I do not blame Andrea Yates. Although I don't purport to understand all the pressures she felt, I do know what it feels like to believe that you are a bad mother.
There was a time in my life that I, too, believed I was a bad mother to my four children. As a young 20-something, I married. I wanted nothing more than to please God and my husband, not necessarily in that order.
We joined a small church: Jesus was preached, God was glorified, pastor and wife modeled familial propriety and righteousness. I left my job and rose to a higher calling: Christian mother.
One baby came, then two, then three, then four. Blessed rewards! I kneaded and baked bread; soaked and simmered refried beans; blended mayonnaise from oil and egg with just a dash of dried mustard; purchased flats of half-rotten strawberries and plucked stems, pared away soft spots, mashed, mixed, boiled and "put up" jar after jar of strawberry preserves, with my toddlers at my elbow.
We--my husband and I--were "in" but not "of" a materialistic world, covenanted before God to thrive on one income, to share one car.
After my children's bedtime, I sewed their T-shirts and shorts on my trusty Singer and embroidered pillowcases for each newly married couple at church.
Not a very accomplished seamstress, what I lacked in skill I made up for in enthusiasm. I hunted for bargains; a close-out fabric sale netted six home-sewn brown-and-white plaid two-way stretch swimsuits.
In my "spare" time, I weeded dichondra, jogged with the dog, hauled laundry to the Laundromat and staggered under the weight of dozens of children's library books: Bible stories at breakfast, nursery rhymes on the potty, fairy tales at nap time.
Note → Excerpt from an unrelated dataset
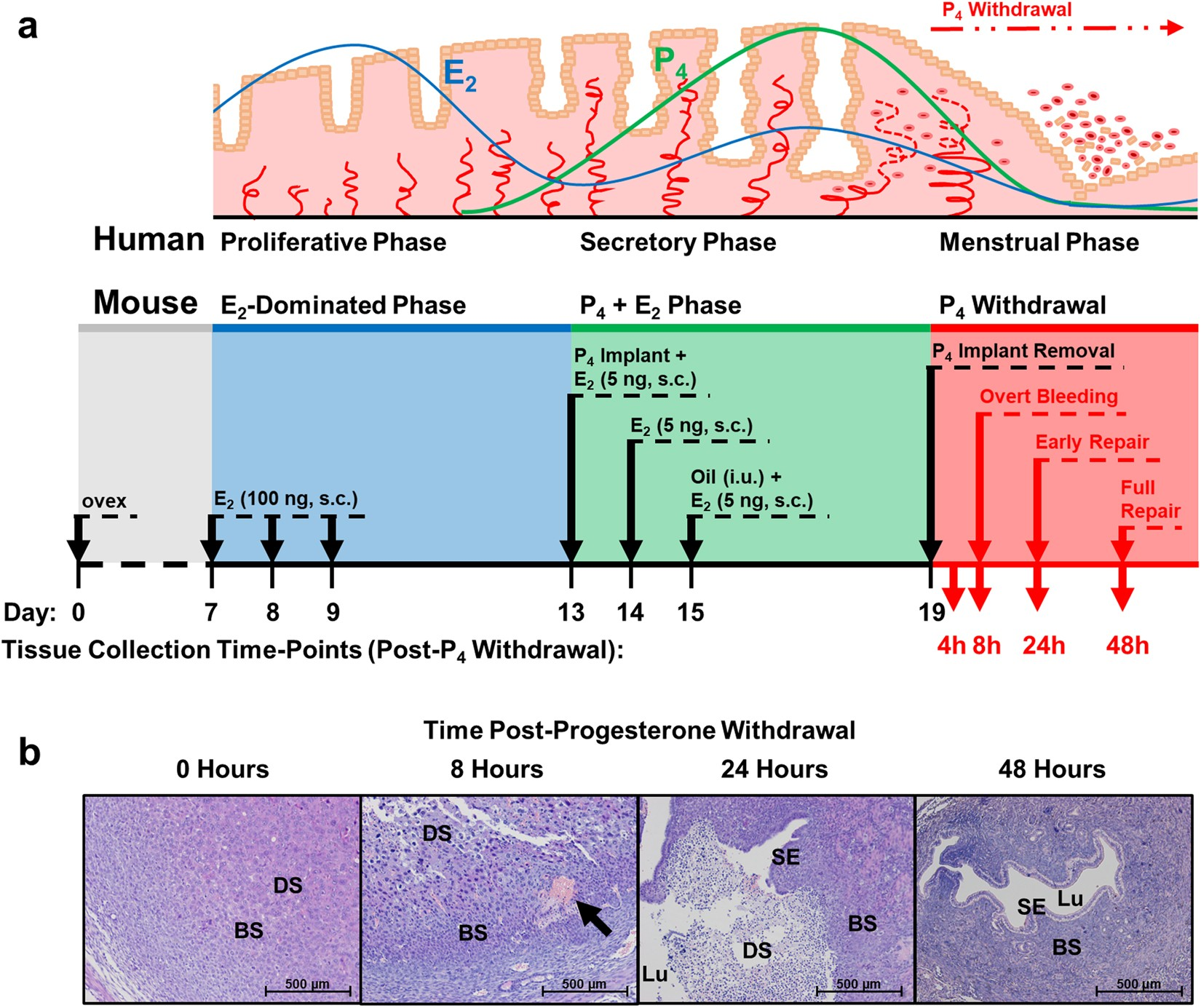 Endometrial apoptosis and neutrophil infiltration during menstruation exhibits spatial and temporal dynamics that are recapitulated in a mouse model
I know how clever Andrea Yates needed to be to keep her five babies clean and fed and amused and enriched and refined--manners, of course, were learned at home. Housecleaning was a given. No nannies or Merry Maids for us. We are the Proverbs 31 ladies of the Bible, up before dawn, seeing to the ways of our household.
But instead of feeling fulfilled, following 15 years of never "getting it right," I felt frustrated: four shabbily dressed siblings bickered, tract-home paint peeled off finger-printed walls, the ceiling lining in the car drooped and the dichondra lawn resembled a wasteland.
I rebelled. I reincorporated four-letter words into my educated vocabulary. I returned part-time to my profession. I scrimped to purchase a "pre-owned" Volkswagen Rabbit. I hired a cleaning lady, enrolled in ballet classes at the local college and resumed reading fiction.
I had awakened to the impossibility of my own expectations. I did not dump my faith, just switched churches. However, throughout my epiphany and ensuing choices, I had the luxury of not being mentally ill or suffering postpartum depression. I was just very, very angry--at myself for trying to live someone else's definition of Christian mother, at my husband for being a bystander and at our church for not providing praise, offering grace or permitting diversity.
I believe there is a part of Christianity, squeezed out from between lines not written in the Bible, which plants the onus of family welfare on the wife-mother, minus the support system of the extended family available 50 or 100 years ago.
Andrea Yates and I had the silent self-incriminating definitions for "Christian mother" rushing around inside our heads with no one to refute them or to excuse us from unsurmountable tasks daily set before us by our own unattainable standards.
A woman's world can be impossible. We muddle on until we break away from our faith or break up our marriage, or just plain break.